The Catch-22 of US banks’ liquidity buffers

US banks are using held-to-maturity bonds to underpin liquidity adequacy, grating against accounting guidance. What happens if they’re forced to sell?

The job of a financial regulator can often feel like fixing a leaky boat: just when you’ve plugged one hole, the water starts gushing in from somewhere else.

In recent years, regulators had focused their efforts on making sure banks weren’t underestimating the risk in their loan books. But the liquidity panic that engulfed Silicon Valley Bank, Signature Bank and Credit Suisse spouted, in a way, from the opposite end of the vessel, as customers redeemed deposits faster than the banks could liquidate assets.

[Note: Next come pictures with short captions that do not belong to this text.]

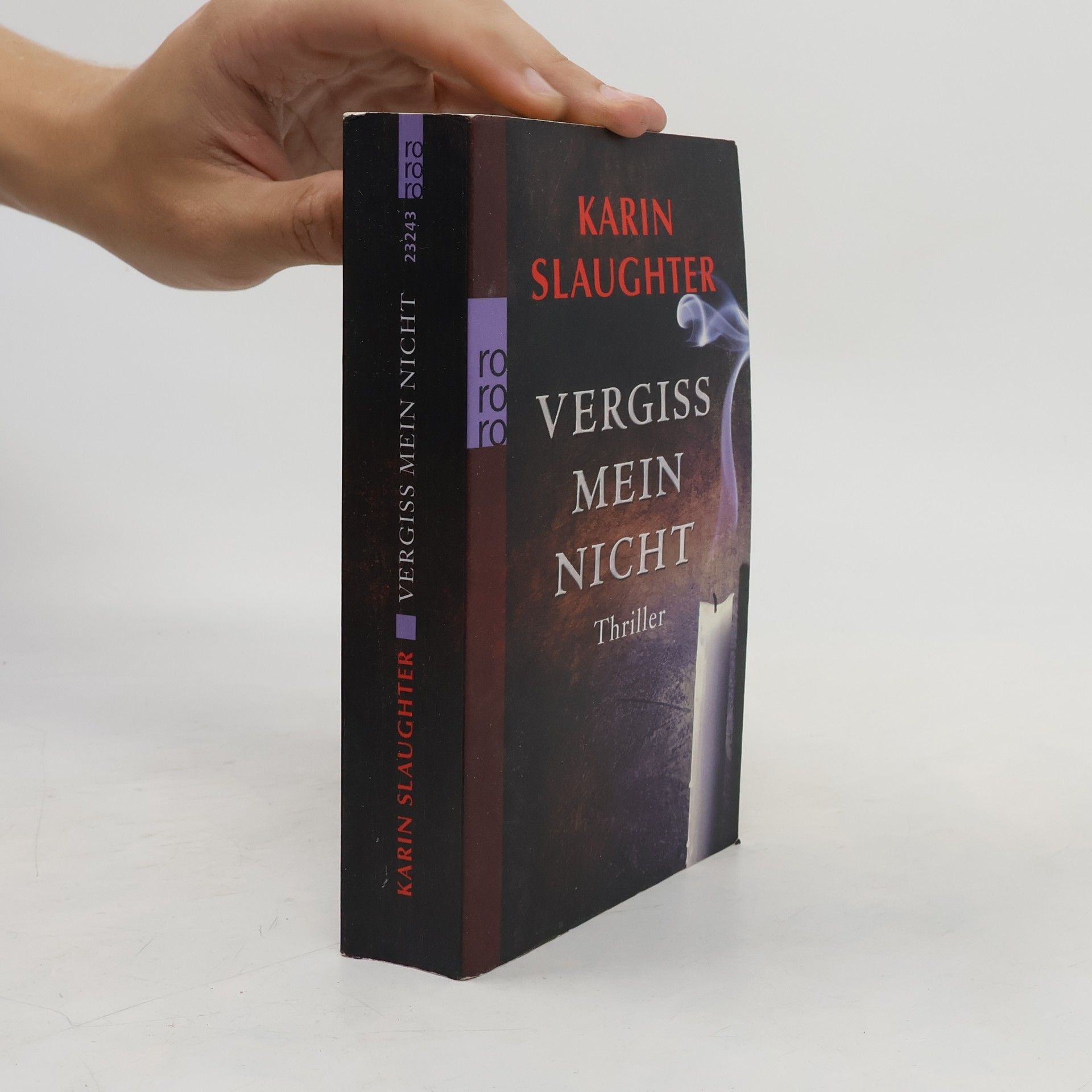 Karin Slaughter Vergiss mein Nicht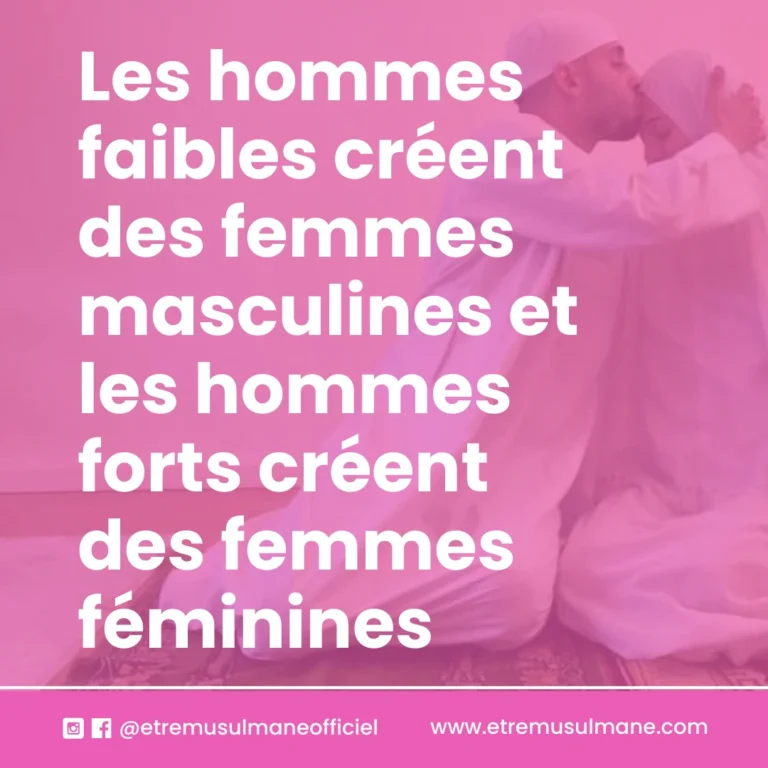 Les hommes faibles creent des femmes masculines
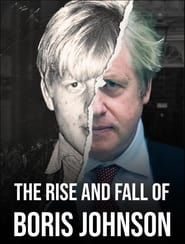 The Rise and Fall of Boris Johnson series tv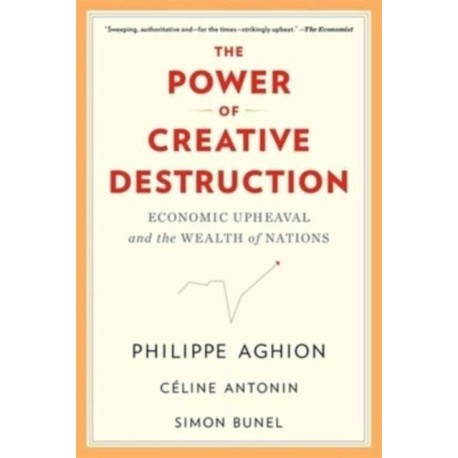 The Power of Creative Destruction: Economic Upheaval and the Wealth of Nations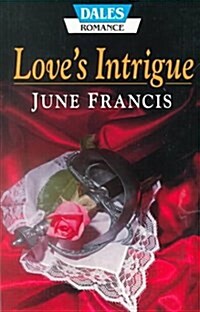 Loves Intrigue (Paperback, Large Print)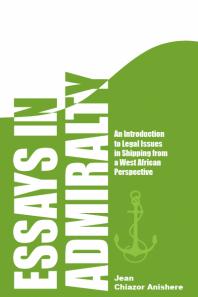 Essays in Admiralty : An Introduction to Legal Issues in Shipping from a West African Perspective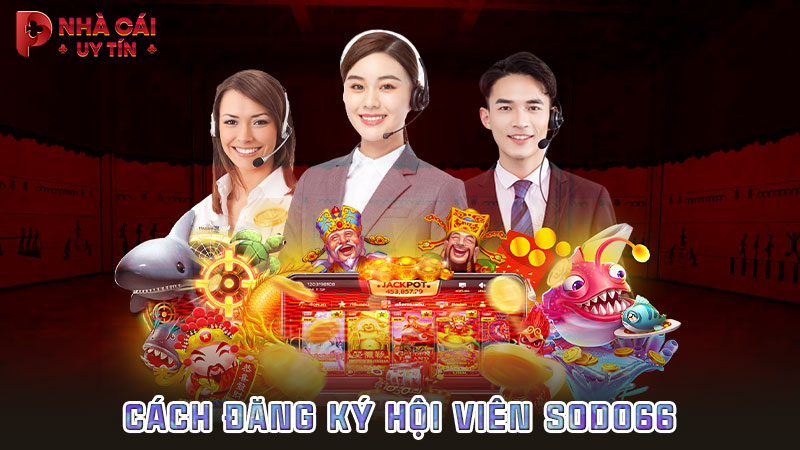 Cách đăng ký hội viên SODO66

It’s a weakness global standard-setters thought they’d pre-empted with the liquidity coverage ratio, one of the planks of the Basel III bank-soundness reforms. The measure requires deposit institutions to hold enough high-quality liquid assets (HQLAs) to cover 30 days of stressed cash outflows, as simulated by weighting and stressing liabilities.

While a big chunk of HQLAs consists of cash parked at a central bank, securities that lenders can liquidate at short notice and with minimal friction – like US Treasuries and a handful of such safe-haven bonds – also qualify. Such securities must of course be marked-to-market, to make sure their book valuation aligns with their cash-raising potential.

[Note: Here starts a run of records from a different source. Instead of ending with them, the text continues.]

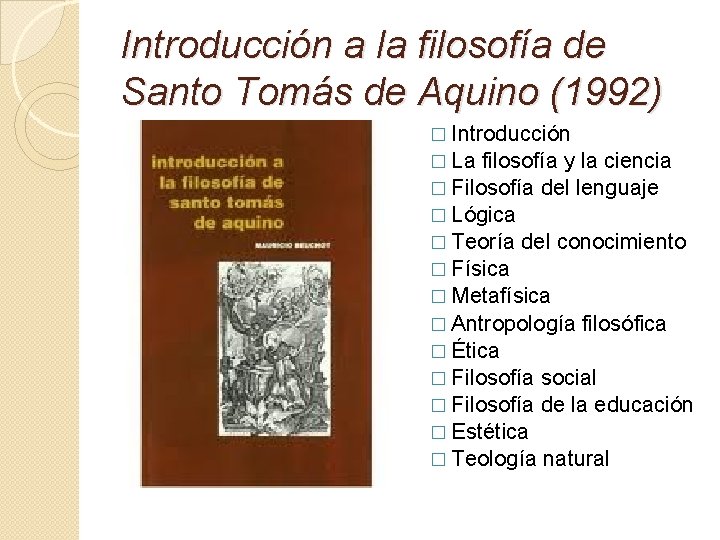 Introducción a la filosofía de Santo Tomás de Aquino (1992) � Introducción � La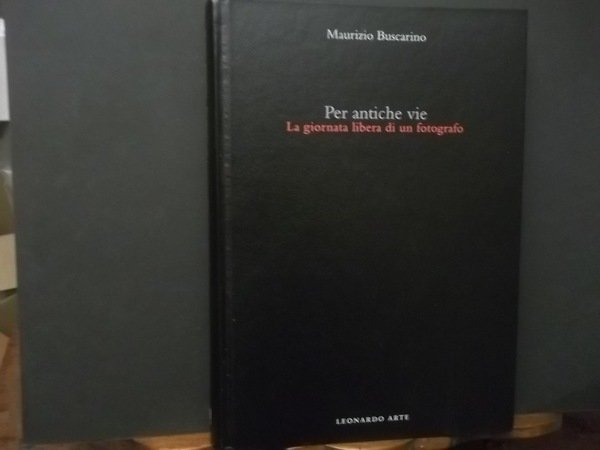 PER ANTICHE VIE LA GIORNATA LIBERA DI UN FOTOGRAFO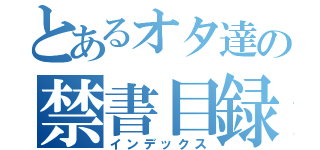 とあるオタ達の禁書目録（インデックス）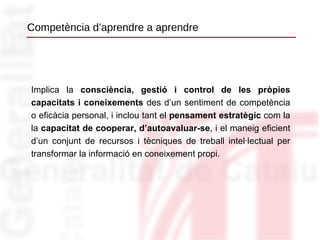 Competència d’aprendre a aprendre Implica la  consciència, gestió i control de les pròpies capacitats i coneixements  des d’un sentiment de competència o eficàcia personal, i inclou tant el  pensament estratègic  com la la  capacitat de cooperar, d’autoavaluar-se , i el maneig eficient d’un conjunt de recursos i tècniques de treball intel·lectual per transformar la informació en coneixement propi. 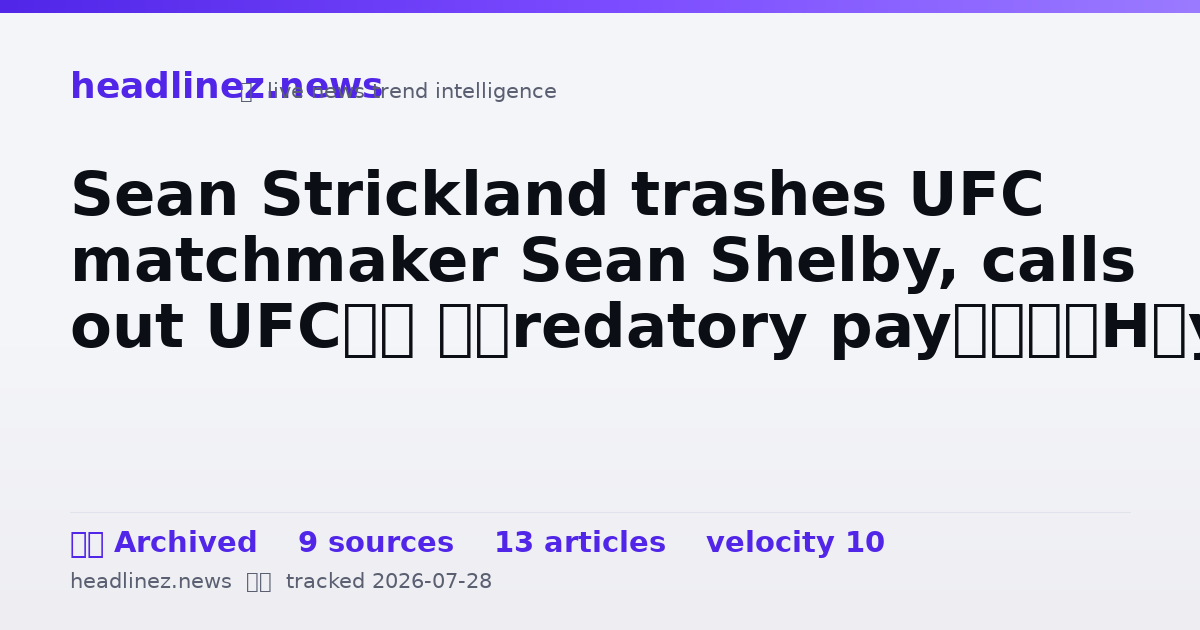 Visual summary for Sean Strickland trashes UFC matchmaker Sean Shelby, calls out UFC’s ‘predatory pay’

It would be logical for banks to tag such instruments as available-for-sale (AFS) – non-trading assets that the bank may sell before principal is repaid, and which it thus retains at fair value. Yet disclosures by US banks subject to the liquidity coverage ratio suggest at least part of their HQLAs are booked as held-to-maturity (HTM) – a holding pen, as the name implies, intended for bond investments that will stay with the bank until they mature. These are kept on the balance sheet at – broadly – acquisition cost, rather than their current market worth.

No explicit rule forbids banks from booking HQLAs as HTM, and HTM securities do get measured at fair value when included within HQLAs. Guidance from the Financial Accounting Standards Board and the Office of the Comptroller of the Currency, however, comes pretty close to a prohibition.

Selling an asset from the HTM book can “taint” the remainder of the bank’s investments, the standards say, forcing all securities into AFS and disqualifying the bank from HTM use until regulators are satisfied it won’t happen again.

There are remote circumstances – “safe harbours”, as FASB calls them – in which an HTM-to-AFS move may be warranted. These include balance sheet adjustments after a merger or disposal, fiscal or regulatory overhauls that fundamentally shift the HTM book’s risk profile, a downgrade of the issuer’s credit rating – but not a liquidity emergency.

Indeed, the OCC explicitly posits the example of a bank selling HTM securities “to gain additional liquidity”, and concludes this would fall outside the exceptional circumstances delineated by FASB, tainting the portfolio.

The FASB standards do provide for a further, narrow exception for HTM sales, in response to an event that is “isolated, non-recurring, unusual [and] that could not have been reasonably anticipated” by the reporting entity. While FASB, somewhat in passing, suggests a bank run as a potential such event, the OCC’s chosen example of a category 4 hurricane hints that nothing less than an act of God would qualify – and certainly not endogenous systemic panic.

Banks’ legal counsels have likely already pored over the OCC and FASB guidance to make sure the way they book HQLAs is scrutiny-proof. But as rulemakers in Washington consider forcing mid-to-small lenders to re-adopt the liquidity coverage ratio, some new complementary guidance around accounting may be in order if Basel III’s liquidity backstop is to work as intended.